Most young online brands face two significant challenges-- getting quick funding for growth (marketing, inventory, expansion) and customer acquisition and retention. GetVantage has established a powerful all-in-one finance & growth platform for SMEs that provides access to non-dilutive growth capital, real-time insights, business optimization tools, and a powerful support system to empower businesses to thrive on their terms.

With RBF owners are not tied up to a fixed interest cost. The return is linked to the revenue performance and potential of a business. No interest. No equity. N o board seats. No warrants. No collateral. The capital and a small flat fee are repaid as a portion of future revenues. With RBF, there is minimal impact on cash flow as repayments growth with the business. If business is not so good in a month, the returns will be lower.

Compared to other models, RBF is also significantly morehassle-free. The banking sector has matured over the past decade to support businesses. However, for start-ups that require readily available funds, particularly in the e-commerce sector, applying for bank loans is a complex process with a long turnaround time. For instance, a D2C firm selling fashion jewelry on social media may not have the credit line required for a bank loan. The founder may do a decent business but may still find an investor willing to pump funds at short notice, especially when orders are piling up.

Revenue-based funding is a faster and much less complex avenue for such digital-first, asset-light start-ups. With GetVantage, an application takes a few minutes, and founders can expect to receive a bespoke funding offer within 72 hrs and can get funded in less than five days. It's a far more transparent investment option too. The credit-decision is based on business performance data and not on who you know. Being an equity-free long-term growth partner for brands means every founder has the autonomy to run their business the way they want to, with all the support they need, without any interference.

In just about 12 months, GetVantage has quickly established itself as the largest and fastest-growing RBF platform in India. The company has leveraged its technology infrastructure and data-driven approach to fund 200+ founders building the new brands of India.

Data is the force behind the success of RBFs. Why? Data doesn't endorse biases that humans may subconsciously possess. The biases of the Indian start-up ecosystem are no secrets. Studies have shown that women founders have it difficult when looking for funding. Similarity bias and gender bias are commonplace.

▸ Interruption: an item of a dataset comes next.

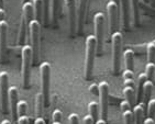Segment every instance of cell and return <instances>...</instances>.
I'll use <instances>...</instances> for the list:
<instances>
[{"mask_svg":"<svg viewBox=\"0 0 155 124\" xmlns=\"http://www.w3.org/2000/svg\"><path fill=\"white\" fill-rule=\"evenodd\" d=\"M33 64V52L30 44H24L21 47V76L23 88L30 85L31 66Z\"/></svg>","mask_w":155,"mask_h":124,"instance_id":"1","label":"cell"},{"mask_svg":"<svg viewBox=\"0 0 155 124\" xmlns=\"http://www.w3.org/2000/svg\"><path fill=\"white\" fill-rule=\"evenodd\" d=\"M97 53V40L95 35L86 38V60H85V78L90 80L94 75V66Z\"/></svg>","mask_w":155,"mask_h":124,"instance_id":"2","label":"cell"},{"mask_svg":"<svg viewBox=\"0 0 155 124\" xmlns=\"http://www.w3.org/2000/svg\"><path fill=\"white\" fill-rule=\"evenodd\" d=\"M112 43V71L114 75H118L121 69V53H122V34L119 31H116L111 34Z\"/></svg>","mask_w":155,"mask_h":124,"instance_id":"3","label":"cell"},{"mask_svg":"<svg viewBox=\"0 0 155 124\" xmlns=\"http://www.w3.org/2000/svg\"><path fill=\"white\" fill-rule=\"evenodd\" d=\"M40 76H41L42 95L44 100V106L50 103V85H51V65L48 62H43L40 65Z\"/></svg>","mask_w":155,"mask_h":124,"instance_id":"4","label":"cell"},{"mask_svg":"<svg viewBox=\"0 0 155 124\" xmlns=\"http://www.w3.org/2000/svg\"><path fill=\"white\" fill-rule=\"evenodd\" d=\"M40 22L36 19H32L29 23V35H30V43L33 52V64H35L39 58V46H40Z\"/></svg>","mask_w":155,"mask_h":124,"instance_id":"5","label":"cell"},{"mask_svg":"<svg viewBox=\"0 0 155 124\" xmlns=\"http://www.w3.org/2000/svg\"><path fill=\"white\" fill-rule=\"evenodd\" d=\"M95 24V36L97 40V53L101 54L104 48V15L102 12H97L94 17Z\"/></svg>","mask_w":155,"mask_h":124,"instance_id":"6","label":"cell"},{"mask_svg":"<svg viewBox=\"0 0 155 124\" xmlns=\"http://www.w3.org/2000/svg\"><path fill=\"white\" fill-rule=\"evenodd\" d=\"M99 86V106L101 118L107 121L108 118V106H109V83L107 81H101Z\"/></svg>","mask_w":155,"mask_h":124,"instance_id":"7","label":"cell"},{"mask_svg":"<svg viewBox=\"0 0 155 124\" xmlns=\"http://www.w3.org/2000/svg\"><path fill=\"white\" fill-rule=\"evenodd\" d=\"M0 95L2 112L7 113L9 104V76L7 71H0Z\"/></svg>","mask_w":155,"mask_h":124,"instance_id":"8","label":"cell"},{"mask_svg":"<svg viewBox=\"0 0 155 124\" xmlns=\"http://www.w3.org/2000/svg\"><path fill=\"white\" fill-rule=\"evenodd\" d=\"M120 6V0H109L107 3L108 20H109V32L114 33L118 28V9Z\"/></svg>","mask_w":155,"mask_h":124,"instance_id":"9","label":"cell"},{"mask_svg":"<svg viewBox=\"0 0 155 124\" xmlns=\"http://www.w3.org/2000/svg\"><path fill=\"white\" fill-rule=\"evenodd\" d=\"M65 6L67 9L68 25L71 36H74L77 33V12H76V0H65Z\"/></svg>","mask_w":155,"mask_h":124,"instance_id":"10","label":"cell"},{"mask_svg":"<svg viewBox=\"0 0 155 124\" xmlns=\"http://www.w3.org/2000/svg\"><path fill=\"white\" fill-rule=\"evenodd\" d=\"M18 88L15 86L9 87V104L12 124H18Z\"/></svg>","mask_w":155,"mask_h":124,"instance_id":"11","label":"cell"},{"mask_svg":"<svg viewBox=\"0 0 155 124\" xmlns=\"http://www.w3.org/2000/svg\"><path fill=\"white\" fill-rule=\"evenodd\" d=\"M89 0H79L77 9V34H81L84 30L85 21H86V11Z\"/></svg>","mask_w":155,"mask_h":124,"instance_id":"12","label":"cell"},{"mask_svg":"<svg viewBox=\"0 0 155 124\" xmlns=\"http://www.w3.org/2000/svg\"><path fill=\"white\" fill-rule=\"evenodd\" d=\"M7 36H8V23L6 20L0 21V60L3 62L7 53Z\"/></svg>","mask_w":155,"mask_h":124,"instance_id":"13","label":"cell"},{"mask_svg":"<svg viewBox=\"0 0 155 124\" xmlns=\"http://www.w3.org/2000/svg\"><path fill=\"white\" fill-rule=\"evenodd\" d=\"M120 8H121V15H122V23L125 30L129 29L130 25V12H131V5L130 0H120Z\"/></svg>","mask_w":155,"mask_h":124,"instance_id":"14","label":"cell"},{"mask_svg":"<svg viewBox=\"0 0 155 124\" xmlns=\"http://www.w3.org/2000/svg\"><path fill=\"white\" fill-rule=\"evenodd\" d=\"M120 109L122 112L123 121L124 124H135L134 116H133V111L131 110V104L127 100H123L120 102Z\"/></svg>","mask_w":155,"mask_h":124,"instance_id":"15","label":"cell"},{"mask_svg":"<svg viewBox=\"0 0 155 124\" xmlns=\"http://www.w3.org/2000/svg\"><path fill=\"white\" fill-rule=\"evenodd\" d=\"M29 28V23H28L27 19L23 15H21V21H20V29H19V34H18V45L24 44L25 41V35H27V30Z\"/></svg>","mask_w":155,"mask_h":124,"instance_id":"16","label":"cell"},{"mask_svg":"<svg viewBox=\"0 0 155 124\" xmlns=\"http://www.w3.org/2000/svg\"><path fill=\"white\" fill-rule=\"evenodd\" d=\"M133 116H134V123L135 124H143V116L144 111H145V104L143 102H139L133 106Z\"/></svg>","mask_w":155,"mask_h":124,"instance_id":"17","label":"cell"},{"mask_svg":"<svg viewBox=\"0 0 155 124\" xmlns=\"http://www.w3.org/2000/svg\"><path fill=\"white\" fill-rule=\"evenodd\" d=\"M132 11V19H133V25L137 27L140 24V9H139V0H130Z\"/></svg>","mask_w":155,"mask_h":124,"instance_id":"18","label":"cell"},{"mask_svg":"<svg viewBox=\"0 0 155 124\" xmlns=\"http://www.w3.org/2000/svg\"><path fill=\"white\" fill-rule=\"evenodd\" d=\"M147 79V76H146L145 73L143 74H140L137 76V102H141L142 100V95H143V87L144 83H146Z\"/></svg>","mask_w":155,"mask_h":124,"instance_id":"19","label":"cell"},{"mask_svg":"<svg viewBox=\"0 0 155 124\" xmlns=\"http://www.w3.org/2000/svg\"><path fill=\"white\" fill-rule=\"evenodd\" d=\"M27 19L28 23H30L33 19V15H34V8H33V3L28 1V2L22 3V13Z\"/></svg>","mask_w":155,"mask_h":124,"instance_id":"20","label":"cell"},{"mask_svg":"<svg viewBox=\"0 0 155 124\" xmlns=\"http://www.w3.org/2000/svg\"><path fill=\"white\" fill-rule=\"evenodd\" d=\"M123 57H124V62H125V67L129 70H133V59H134V52L131 50V48H127V50L123 52Z\"/></svg>","mask_w":155,"mask_h":124,"instance_id":"21","label":"cell"},{"mask_svg":"<svg viewBox=\"0 0 155 124\" xmlns=\"http://www.w3.org/2000/svg\"><path fill=\"white\" fill-rule=\"evenodd\" d=\"M123 96H124L125 100L132 106H134L135 100H137V96H135V89L132 87L125 86L123 89Z\"/></svg>","mask_w":155,"mask_h":124,"instance_id":"22","label":"cell"},{"mask_svg":"<svg viewBox=\"0 0 155 124\" xmlns=\"http://www.w3.org/2000/svg\"><path fill=\"white\" fill-rule=\"evenodd\" d=\"M61 13V0H52V23L57 24V19Z\"/></svg>","mask_w":155,"mask_h":124,"instance_id":"23","label":"cell"},{"mask_svg":"<svg viewBox=\"0 0 155 124\" xmlns=\"http://www.w3.org/2000/svg\"><path fill=\"white\" fill-rule=\"evenodd\" d=\"M152 90H153V81L152 80H146V83H144V87H143V95H142V99H143L144 104L149 103Z\"/></svg>","mask_w":155,"mask_h":124,"instance_id":"24","label":"cell"},{"mask_svg":"<svg viewBox=\"0 0 155 124\" xmlns=\"http://www.w3.org/2000/svg\"><path fill=\"white\" fill-rule=\"evenodd\" d=\"M33 8H34V15L36 20L41 21L43 18V3L42 0H33Z\"/></svg>","mask_w":155,"mask_h":124,"instance_id":"25","label":"cell"},{"mask_svg":"<svg viewBox=\"0 0 155 124\" xmlns=\"http://www.w3.org/2000/svg\"><path fill=\"white\" fill-rule=\"evenodd\" d=\"M123 80H124V86L134 88V74H133V70L125 69L124 73H123Z\"/></svg>","mask_w":155,"mask_h":124,"instance_id":"26","label":"cell"},{"mask_svg":"<svg viewBox=\"0 0 155 124\" xmlns=\"http://www.w3.org/2000/svg\"><path fill=\"white\" fill-rule=\"evenodd\" d=\"M88 111H89V114L91 115V118L94 120V123L96 124V122L98 121V103L95 102V101H91L89 104H88Z\"/></svg>","mask_w":155,"mask_h":124,"instance_id":"27","label":"cell"},{"mask_svg":"<svg viewBox=\"0 0 155 124\" xmlns=\"http://www.w3.org/2000/svg\"><path fill=\"white\" fill-rule=\"evenodd\" d=\"M43 3V21L45 25H48L50 22V0H42Z\"/></svg>","mask_w":155,"mask_h":124,"instance_id":"28","label":"cell"},{"mask_svg":"<svg viewBox=\"0 0 155 124\" xmlns=\"http://www.w3.org/2000/svg\"><path fill=\"white\" fill-rule=\"evenodd\" d=\"M146 54H147V62L154 63L155 62V42L147 43V48H146Z\"/></svg>","mask_w":155,"mask_h":124,"instance_id":"29","label":"cell"},{"mask_svg":"<svg viewBox=\"0 0 155 124\" xmlns=\"http://www.w3.org/2000/svg\"><path fill=\"white\" fill-rule=\"evenodd\" d=\"M129 48H131L134 54H139V55H142V54L146 53V48H147V43H143V44H137V45H132Z\"/></svg>","mask_w":155,"mask_h":124,"instance_id":"30","label":"cell"},{"mask_svg":"<svg viewBox=\"0 0 155 124\" xmlns=\"http://www.w3.org/2000/svg\"><path fill=\"white\" fill-rule=\"evenodd\" d=\"M155 73V64L154 63H147L145 66V74L147 76V79L152 80L153 76H154Z\"/></svg>","mask_w":155,"mask_h":124,"instance_id":"31","label":"cell"},{"mask_svg":"<svg viewBox=\"0 0 155 124\" xmlns=\"http://www.w3.org/2000/svg\"><path fill=\"white\" fill-rule=\"evenodd\" d=\"M147 114L150 118L154 119L155 116V99H150L147 103Z\"/></svg>","mask_w":155,"mask_h":124,"instance_id":"32","label":"cell"},{"mask_svg":"<svg viewBox=\"0 0 155 124\" xmlns=\"http://www.w3.org/2000/svg\"><path fill=\"white\" fill-rule=\"evenodd\" d=\"M62 111L58 109L54 110L53 112V122L52 124H62Z\"/></svg>","mask_w":155,"mask_h":124,"instance_id":"33","label":"cell"},{"mask_svg":"<svg viewBox=\"0 0 155 124\" xmlns=\"http://www.w3.org/2000/svg\"><path fill=\"white\" fill-rule=\"evenodd\" d=\"M68 121L71 124H79V118L76 113H71L68 116Z\"/></svg>","mask_w":155,"mask_h":124,"instance_id":"34","label":"cell"},{"mask_svg":"<svg viewBox=\"0 0 155 124\" xmlns=\"http://www.w3.org/2000/svg\"><path fill=\"white\" fill-rule=\"evenodd\" d=\"M18 124H29V118L27 114L18 115Z\"/></svg>","mask_w":155,"mask_h":124,"instance_id":"35","label":"cell"},{"mask_svg":"<svg viewBox=\"0 0 155 124\" xmlns=\"http://www.w3.org/2000/svg\"><path fill=\"white\" fill-rule=\"evenodd\" d=\"M83 123H84V124H95V123H94L93 118H91V115H90V114L85 115V116H84Z\"/></svg>","mask_w":155,"mask_h":124,"instance_id":"36","label":"cell"},{"mask_svg":"<svg viewBox=\"0 0 155 124\" xmlns=\"http://www.w3.org/2000/svg\"><path fill=\"white\" fill-rule=\"evenodd\" d=\"M90 92H91V93H96V95H99V86L93 83V85L90 86Z\"/></svg>","mask_w":155,"mask_h":124,"instance_id":"37","label":"cell"},{"mask_svg":"<svg viewBox=\"0 0 155 124\" xmlns=\"http://www.w3.org/2000/svg\"><path fill=\"white\" fill-rule=\"evenodd\" d=\"M34 124H45V121H44V119H43V116H35Z\"/></svg>","mask_w":155,"mask_h":124,"instance_id":"38","label":"cell"},{"mask_svg":"<svg viewBox=\"0 0 155 124\" xmlns=\"http://www.w3.org/2000/svg\"><path fill=\"white\" fill-rule=\"evenodd\" d=\"M143 124H155V121L153 118H150L149 116V118H146L143 121Z\"/></svg>","mask_w":155,"mask_h":124,"instance_id":"39","label":"cell"},{"mask_svg":"<svg viewBox=\"0 0 155 124\" xmlns=\"http://www.w3.org/2000/svg\"><path fill=\"white\" fill-rule=\"evenodd\" d=\"M5 17H6V11H5V8H0V21L5 20Z\"/></svg>","mask_w":155,"mask_h":124,"instance_id":"40","label":"cell"},{"mask_svg":"<svg viewBox=\"0 0 155 124\" xmlns=\"http://www.w3.org/2000/svg\"><path fill=\"white\" fill-rule=\"evenodd\" d=\"M96 124H107V121L104 120L102 118H100V119H98V121L96 122Z\"/></svg>","mask_w":155,"mask_h":124,"instance_id":"41","label":"cell"},{"mask_svg":"<svg viewBox=\"0 0 155 124\" xmlns=\"http://www.w3.org/2000/svg\"><path fill=\"white\" fill-rule=\"evenodd\" d=\"M1 124H12V122L10 121V120H7V119H5V120L1 122Z\"/></svg>","mask_w":155,"mask_h":124,"instance_id":"42","label":"cell"},{"mask_svg":"<svg viewBox=\"0 0 155 124\" xmlns=\"http://www.w3.org/2000/svg\"><path fill=\"white\" fill-rule=\"evenodd\" d=\"M0 8H5V0H0Z\"/></svg>","mask_w":155,"mask_h":124,"instance_id":"43","label":"cell"},{"mask_svg":"<svg viewBox=\"0 0 155 124\" xmlns=\"http://www.w3.org/2000/svg\"><path fill=\"white\" fill-rule=\"evenodd\" d=\"M28 1H30V0H22V3H24V2H28Z\"/></svg>","mask_w":155,"mask_h":124,"instance_id":"44","label":"cell"},{"mask_svg":"<svg viewBox=\"0 0 155 124\" xmlns=\"http://www.w3.org/2000/svg\"><path fill=\"white\" fill-rule=\"evenodd\" d=\"M143 1H144V2H149L150 0H143Z\"/></svg>","mask_w":155,"mask_h":124,"instance_id":"45","label":"cell"},{"mask_svg":"<svg viewBox=\"0 0 155 124\" xmlns=\"http://www.w3.org/2000/svg\"><path fill=\"white\" fill-rule=\"evenodd\" d=\"M153 1H154V2H155V0H153Z\"/></svg>","mask_w":155,"mask_h":124,"instance_id":"46","label":"cell"}]
</instances>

This is where RBF comes up trumps. Usually, companies are able to offer an RBF-style funding option to brands with a minimum vintage of 6-12 months as that ensures there’s robust revenue, sales, growth, marketing data to review and study. Automated, digital processes mean that for platforms like GetVantage, they’re fundamentally making the funding process for founders, frictionless, transparent, and fair.

The D2C space is booming as consumers today are spoilt for choice with home-grown products. As per research firm RedSeer, India’s digital consumer business is expected to become a $800 billion market by 2030, from the current $90 billion market. Venture Capital taps less than 5 percent of this market and the rest are left scrambling for funding options.

The growing hype around revenue-based financing is real. As more businesses, from eCommerce, to gaming, and edtech to B2B SaaS, look to scale, companies like GetVantage are no longer the alternate funding option but have fast-become the preferred funding partner as this model goes mainstream.